▸ **Passage to read**
----------

0
votes

I am frequently running into problems where Snowflake query optimization seems to break UDFs as soon as I try to invoke them inside more complex queries. To try and find commonality in my missteps, I've distilled to a simple test javascript UDTF (called generate_series) that takes 3 doubles as arguments, and returns a table with a single column also of type double. This is able to run okay:

WITH report_params AS (
  SELECT
    1::double as first_value,
    3::double as last_value,
    1::double AS step_value
)      
SELECT
  *
FROM
  report_params,
  LATERAL generate_series(
    first_value,
    last_value,
    step_value
  )

(Side discovery if I use the LATERAL keyword on the cross join I don't need to encapsulate the UDTF in a table() cast. Not sure if there is rhyme or reason to this?)

Now, if I try to invoke the UDTF using sub-queries as parameters, which seems to be in compliance with the described snowflake subquery limitations, like so:

WITH report_params AS (
  SELECT
    1::double as first_value,
    3::double as last_value,
    1::double AS step_value
)      
SELECT
  *
FROM
  table(
    generate_series(
      (SELECT MAX(first_value) FROM report_params),
      (SELECT MAX(last_value) FROM report_params),
      (SELECT MAX(step_value) FROM report_params)
    )
 )

I get a compilation error:

SQL compilation error: syntax error line 12 at position 49 unexpected ','. syntax error line 15 at position 6 unexpected ')'.

That is problem #1 I have, that fails regardless, though it should be valid SQL. My blind guess is the compiler misinterprets this as a correlated subquery.

Problem #2 is I then have a tiny wrapper UDTF that overloads the arguments and return values as integers (since JS-UDFs can only accept doubles)

CREATE OR REPLACE FUNCTION generate_series(FIRST_VALUE INTEGER, LAST_VALUE INTEGER, STEP_VALUE INTEGER)
    RETURNS TABLE (GS_VALUE INTEGER)
    AS
$$
    SELECT GS_VALUE::INTEGER AS GS_VALUE FROM table(generate_series(FIRST_VALUE::DOUBLE,LAST_VALUE::DOUBLE,STEP_VALUE::DOUBLE))
$$;

Calling this overloaded function directly with constants e.g.

SELECT * FROM table(generate_series(1::integer,3::integer,1::integer)) 

this wrapper UDTF still works okay.

However, when I modify the previous working query (first variation) by just changing the param value types to integer to invoke the wrapper UDTF, e.g.

WITH report_params AS (
  SELECT
    1::integer as first_value,
    3::integer as last_value,
    1::integer AS step_value
)      
SELECT
  *
FROM
    report_params, table(
  generate_series(
    first_value,
    last_value,
    step_value
  )
)

I get the error

SQL compilation error: Unsupported subquery type cannot be evaluated

This error is the same in either the form directly above, or removing the table CAST and using the LATERAL keyword as presented in the first working form.

----------

▸ **Rows**
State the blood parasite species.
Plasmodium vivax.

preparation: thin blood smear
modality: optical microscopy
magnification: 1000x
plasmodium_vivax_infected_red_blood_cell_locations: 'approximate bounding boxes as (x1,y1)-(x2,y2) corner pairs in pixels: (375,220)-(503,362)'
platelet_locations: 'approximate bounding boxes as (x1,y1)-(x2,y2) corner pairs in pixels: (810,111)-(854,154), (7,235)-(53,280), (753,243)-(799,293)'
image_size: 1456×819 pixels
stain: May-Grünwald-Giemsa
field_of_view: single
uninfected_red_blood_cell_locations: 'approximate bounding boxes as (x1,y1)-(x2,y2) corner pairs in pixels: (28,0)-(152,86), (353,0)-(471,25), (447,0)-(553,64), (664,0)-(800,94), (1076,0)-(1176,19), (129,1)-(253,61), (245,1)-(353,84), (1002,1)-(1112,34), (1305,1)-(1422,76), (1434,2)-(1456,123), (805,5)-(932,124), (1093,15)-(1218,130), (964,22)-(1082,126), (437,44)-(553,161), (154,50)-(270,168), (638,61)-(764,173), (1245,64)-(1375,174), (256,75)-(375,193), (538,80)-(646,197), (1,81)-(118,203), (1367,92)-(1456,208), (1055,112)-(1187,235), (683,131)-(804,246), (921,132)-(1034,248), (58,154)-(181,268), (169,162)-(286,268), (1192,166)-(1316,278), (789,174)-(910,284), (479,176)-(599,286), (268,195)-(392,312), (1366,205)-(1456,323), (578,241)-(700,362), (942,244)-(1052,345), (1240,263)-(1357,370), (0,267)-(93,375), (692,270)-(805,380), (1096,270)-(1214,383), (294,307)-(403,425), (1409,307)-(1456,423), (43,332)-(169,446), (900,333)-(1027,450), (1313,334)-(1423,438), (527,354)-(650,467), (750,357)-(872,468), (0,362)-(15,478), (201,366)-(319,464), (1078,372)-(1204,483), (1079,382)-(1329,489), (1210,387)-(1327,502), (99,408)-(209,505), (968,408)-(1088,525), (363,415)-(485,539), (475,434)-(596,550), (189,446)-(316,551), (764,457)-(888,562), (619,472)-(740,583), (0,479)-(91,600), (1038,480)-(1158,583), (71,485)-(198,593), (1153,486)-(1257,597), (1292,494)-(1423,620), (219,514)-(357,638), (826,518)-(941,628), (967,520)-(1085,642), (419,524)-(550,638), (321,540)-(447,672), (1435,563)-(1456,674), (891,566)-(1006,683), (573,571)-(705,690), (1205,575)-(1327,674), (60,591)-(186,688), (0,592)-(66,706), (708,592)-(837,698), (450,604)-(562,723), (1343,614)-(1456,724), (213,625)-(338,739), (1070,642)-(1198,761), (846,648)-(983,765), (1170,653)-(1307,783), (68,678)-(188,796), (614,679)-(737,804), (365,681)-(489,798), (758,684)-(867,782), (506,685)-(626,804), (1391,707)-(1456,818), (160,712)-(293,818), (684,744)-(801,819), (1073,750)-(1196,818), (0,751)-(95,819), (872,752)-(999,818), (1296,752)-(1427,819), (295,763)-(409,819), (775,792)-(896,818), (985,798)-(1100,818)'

----------

▸ **What is expected**
Rewrite the stretch of the Snowflake query post from "That is problem" through "with constants e.g.", swapping "wrapper" for "helper".

▸ **Result**
That is problem #1 I have, that fails regardless, though it should be valid SQL. My blind guess is the compiler misinterprets this as a correlated subquery.

Problem #2 is I then have a tiny helper UDTF that overloads the arguments and return values as integers (since JS-UDFs can only accept doubles)

CREATE OR REPLACE FUNCTION generate_series(FIRST_VALUE INTEGER, LAST_VALUE INTEGER, STEP_VALUE INTEGER)
    RETURNS TABLE (GS_VALUE INTEGER)
    AS
$$
    SELECT GS_VALUE::INTEGER AS GS_VALUE FROM table(generate_series(FIRST_VALUE::DOUBLE,LAST_VALUE::DOUBLE,STEP_VALUE::DOUBLE))
$$;

Calling this overloaded function directly with constants e.g.